Mourning Politics

By Haider ShahbazJanuary 23, 2016

Mourning Politics

I have to please
The dead far longer than I need to please
The living; with them, I have to dwell forever.


Antigone, Sophocles


 


ANTIGONE’S RESPONSIBILITY TOWARD THE DEAD, her desire to perform proper rituals of mourning and burial denied her by Creon, forms the basis of her claim against the state. Her grief allows her to envision a truer justice.


As Jacques Derrida claimed,


No justice — let us not say no law and once again we are not speaking here of laws — seems possible or thinkable without the principle of some responsibility … before the ghosts of those who are not yet born or who are already dead, be they victims of wars, political or other kinds of violence, nationalistic, racist, colonialist, sexist, or other kinds of exterminations, victims of the oppressions of capitalist imperialism or any of the forms of totalitarianism.


Today, perhaps more than ever before, the demand for justice calls for a sense of obligation toward those no longer with us. Sandra Bland, Tamir Rice, Eric Garner, Freddie Gray, Trayvon Martin, Michael Brown — these names demand loyalty. There are countless more, victims of police brutality and contemporary technologies of death, as well as the millions whose deaths as a result of centuries-long racist, sexist, and colonialist violence remain unaccounted for. As we face evolving models of colonialism and slavery, it becomes increasingly necessary to fashion a politics of resistance that is cognizant of the ways people of color, especially black people, have been systematically targeted for demise throughout America’s history.


However, much of the discourse that hopes to confront these racist systems has focused on political reform and structures of power. How do we also attend to structures of feeling? How do we cry? How do we express pain? How do we mourn the dead? The process of mourning creates its own ethico-political conditions, its own conception of justice, as we see with Antigone. It rests on the promise of devotion to the dead, to the past, to loss itself. How do we express this attendance to mourning, this continual and inconsolable declaration of loyalty to the other side — the wrong side — the space of the dead, the imprisoned, and the marginalized?


¤


In the early 1990s, when reality rap (or gangsta rap, as some called it) was gaining mainstream attention, bell hooks sat down with Ice Cube. She asked him the following question: “There’s so much emphasis on black men and violence. What about black male pain and grief? What do you do with your pain and your grief?”

GOAL 1:
Answer these questions about the essay on mourning and politics:
(a) What play and playwright is the opening epigraph attributed to?
(b) Who denied Antigone the proper rituals of mourning and burial?
(c) Whom did bell hooks sit down with in the early 1990s?
GOAL 2: Write the next part of the essay on mourning and politics, picking up right after its final sentence.

INFORMATION SUPPLIED:
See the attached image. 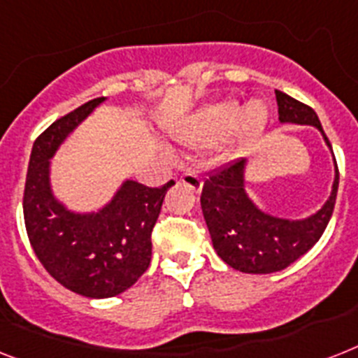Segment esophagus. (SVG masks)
Returning <instances> with one entry per match:
<instances>
[{
	"label": "esophagus",
	"mask_w": 358,
	"mask_h": 358,
	"mask_svg": "<svg viewBox=\"0 0 358 358\" xmlns=\"http://www.w3.org/2000/svg\"><path fill=\"white\" fill-rule=\"evenodd\" d=\"M180 182L193 189V191H200V189H202V176H200L199 171L194 169L185 171V173L180 176Z\"/></svg>",
	"instance_id": "34e87169"
}]
</instances>
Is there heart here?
Here are the masks:
<instances>
[{
    "label": "heart",
    "mask_w": 358,
    "mask_h": 358,
    "mask_svg": "<svg viewBox=\"0 0 358 358\" xmlns=\"http://www.w3.org/2000/svg\"><path fill=\"white\" fill-rule=\"evenodd\" d=\"M266 119L268 110L259 101L250 103L245 110L235 101H222L196 115L185 132V139L199 147H213L231 136L243 143H250L263 132Z\"/></svg>",
    "instance_id": "1"
}]
</instances>
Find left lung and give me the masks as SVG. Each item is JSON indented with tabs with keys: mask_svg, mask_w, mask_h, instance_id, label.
I'll use <instances>...</instances> for the list:
<instances>
[{
	"mask_svg": "<svg viewBox=\"0 0 358 358\" xmlns=\"http://www.w3.org/2000/svg\"><path fill=\"white\" fill-rule=\"evenodd\" d=\"M275 101L281 123L313 124L331 149L315 110L280 90H275ZM336 191L338 165L329 200L318 213L305 220L270 217L246 196L245 159H235L206 178L200 204L220 259L245 274H272L287 268L318 243L335 209Z\"/></svg>",
	"mask_w": 358,
	"mask_h": 358,
	"instance_id": "8db88e82",
	"label": "left lung"
}]
</instances>
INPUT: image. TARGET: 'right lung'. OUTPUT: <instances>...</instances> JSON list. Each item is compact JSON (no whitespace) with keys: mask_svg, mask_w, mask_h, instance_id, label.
Instances as JSON below:
<instances>
[{"mask_svg":"<svg viewBox=\"0 0 358 358\" xmlns=\"http://www.w3.org/2000/svg\"><path fill=\"white\" fill-rule=\"evenodd\" d=\"M103 101L84 103L38 136L23 189V219L34 254L58 283L86 298L121 294L149 268L152 228L167 189L174 185L171 180L162 187H147L129 180L94 215L71 213L53 199L49 158Z\"/></svg>","mask_w":358,"mask_h":358,"instance_id":"obj_1","label":"right lung"}]
</instances>
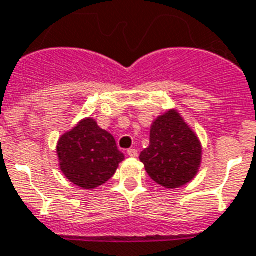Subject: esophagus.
<instances>
[{
	"label": "esophagus",
	"instance_id": "34e87169",
	"mask_svg": "<svg viewBox=\"0 0 256 256\" xmlns=\"http://www.w3.org/2000/svg\"><path fill=\"white\" fill-rule=\"evenodd\" d=\"M128 156L136 158V156H138V150H136V148H130V150H128Z\"/></svg>",
	"mask_w": 256,
	"mask_h": 256
}]
</instances>
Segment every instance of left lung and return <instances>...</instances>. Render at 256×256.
<instances>
[{"label": "left lung", "mask_w": 256, "mask_h": 256, "mask_svg": "<svg viewBox=\"0 0 256 256\" xmlns=\"http://www.w3.org/2000/svg\"><path fill=\"white\" fill-rule=\"evenodd\" d=\"M150 178L166 188L191 182L202 160L198 136L178 112L158 116L150 128V144L140 156Z\"/></svg>", "instance_id": "left-lung-1"}]
</instances>
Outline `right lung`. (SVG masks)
I'll return each instance as SVG.
<instances>
[{"label":"right lung","mask_w":256,"mask_h":256,"mask_svg":"<svg viewBox=\"0 0 256 256\" xmlns=\"http://www.w3.org/2000/svg\"><path fill=\"white\" fill-rule=\"evenodd\" d=\"M57 154L66 178L86 190L108 182L124 160L114 136L92 118L82 120L60 138Z\"/></svg>","instance_id":"1"}]
</instances>
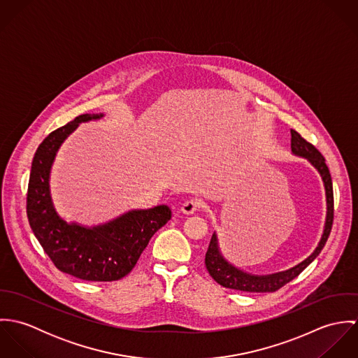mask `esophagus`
I'll list each match as a JSON object with an SVG mask.
<instances>
[{
  "label": "esophagus",
  "mask_w": 358,
  "mask_h": 358,
  "mask_svg": "<svg viewBox=\"0 0 358 358\" xmlns=\"http://www.w3.org/2000/svg\"><path fill=\"white\" fill-rule=\"evenodd\" d=\"M201 208V203L199 200H187L182 204V212L186 213V215H192V213H196L199 209Z\"/></svg>",
  "instance_id": "obj_1"
}]
</instances>
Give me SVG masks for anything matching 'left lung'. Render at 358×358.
Listing matches in <instances>:
<instances>
[{
	"instance_id": "left-lung-1",
	"label": "left lung",
	"mask_w": 358,
	"mask_h": 358,
	"mask_svg": "<svg viewBox=\"0 0 358 358\" xmlns=\"http://www.w3.org/2000/svg\"><path fill=\"white\" fill-rule=\"evenodd\" d=\"M291 148H292L294 154L307 158L318 169V172L321 173L322 180H324L328 209H327L325 229H324L321 241H320L318 247L315 248V251L308 256L306 260L299 263L298 266H295L287 271L277 273V274L252 275V274H248V273H244V271L236 268L234 266L229 264L222 257L219 252V248H217L216 234L213 233L209 247H208V251L205 254V266H206V270L210 274V277L224 288L245 291V292H275L277 289H280L281 287H284L285 284L292 281L295 277H298L306 268L307 266L321 252V250L324 248V245L329 237L332 223H334V189H332L331 173L325 164V158L311 143H308L306 139H303L302 135L299 132H296L295 129H291Z\"/></svg>"
}]
</instances>
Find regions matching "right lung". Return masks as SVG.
I'll return each instance as SVG.
<instances>
[{
    "instance_id": "right-lung-1",
    "label": "right lung",
    "mask_w": 358,
    "mask_h": 358,
    "mask_svg": "<svg viewBox=\"0 0 358 358\" xmlns=\"http://www.w3.org/2000/svg\"><path fill=\"white\" fill-rule=\"evenodd\" d=\"M101 117L81 114L43 141L33 158L26 197L30 227L52 263L85 281H115L129 274L154 233L171 219L166 205L131 210L94 229L67 224L57 216L48 186L55 154L80 122Z\"/></svg>"
}]
</instances>
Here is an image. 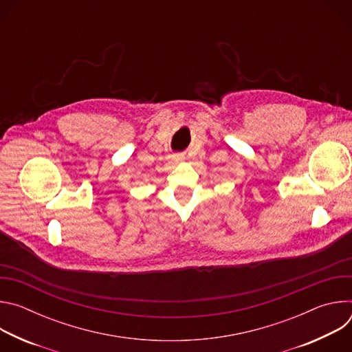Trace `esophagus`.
<instances>
[{"label":"esophagus","mask_w":352,"mask_h":352,"mask_svg":"<svg viewBox=\"0 0 352 352\" xmlns=\"http://www.w3.org/2000/svg\"><path fill=\"white\" fill-rule=\"evenodd\" d=\"M184 159H185V156H184L182 153H177V155L173 156V160H174L175 163H181V162H184Z\"/></svg>","instance_id":"1"}]
</instances>
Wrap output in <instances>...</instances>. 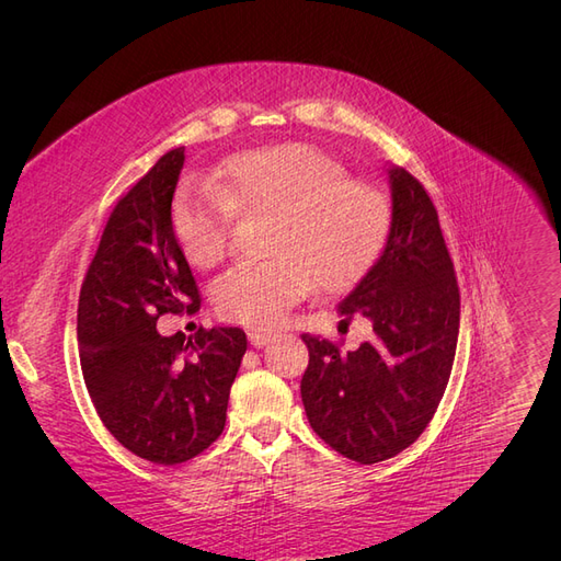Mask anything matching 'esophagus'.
<instances>
[{
    "instance_id": "esophagus-1",
    "label": "esophagus",
    "mask_w": 561,
    "mask_h": 561,
    "mask_svg": "<svg viewBox=\"0 0 561 561\" xmlns=\"http://www.w3.org/2000/svg\"><path fill=\"white\" fill-rule=\"evenodd\" d=\"M274 336H276L274 332H266V330H250L248 332V339L254 348H264L268 342H274Z\"/></svg>"
}]
</instances>
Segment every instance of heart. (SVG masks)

RIGHT ANSWER 1:
(a) Antigone, by Sophocles
(b) Creon
(c) Ice Cube

RIGHT ANSWER 2:
Twenty-five years later, hip-hop might have finally found a befitting reply in G Herbo’s music. The Chicago rapper’s songs — most of them soul-baring farewells to departed friends — are stark reminders that we cannot afford to ignore pain and grief as lived realities, as affective nodes that ground sociopolitical categories like violence.


The first song of G Herbo’s latest mixtape Ballin Like I’m Kobe starts with an intro to set the tone — “RIP all my niggas” — over a soulful vocal sample, before he pronounces the chorus:


Love and live your life
Make it lavish long
And I can't right my wrongs
So I just write my songs
How would I live if God guaranteed my life was long?
And when I sin I pray that God don't leave my life alone.


Then the rolling drums drop, and the rapper is recounting near-death experiences —


In the streets, ditching school, murder, drugs around me
Rapping it just found me, thank god it wasn’t in county
Bunch of shoot-outs, lucky that them bullets went around me
God was with me, jumped straight in that water, it didn’t drown me


— and naming dead friends not as lucky as him: “Long live G-Fazo, Vito, Cheeko, C-Mo, Pistol, Kobe, Rock / Blizz, Richie, white folks, cracks, playboy, yeah my broski Capo.”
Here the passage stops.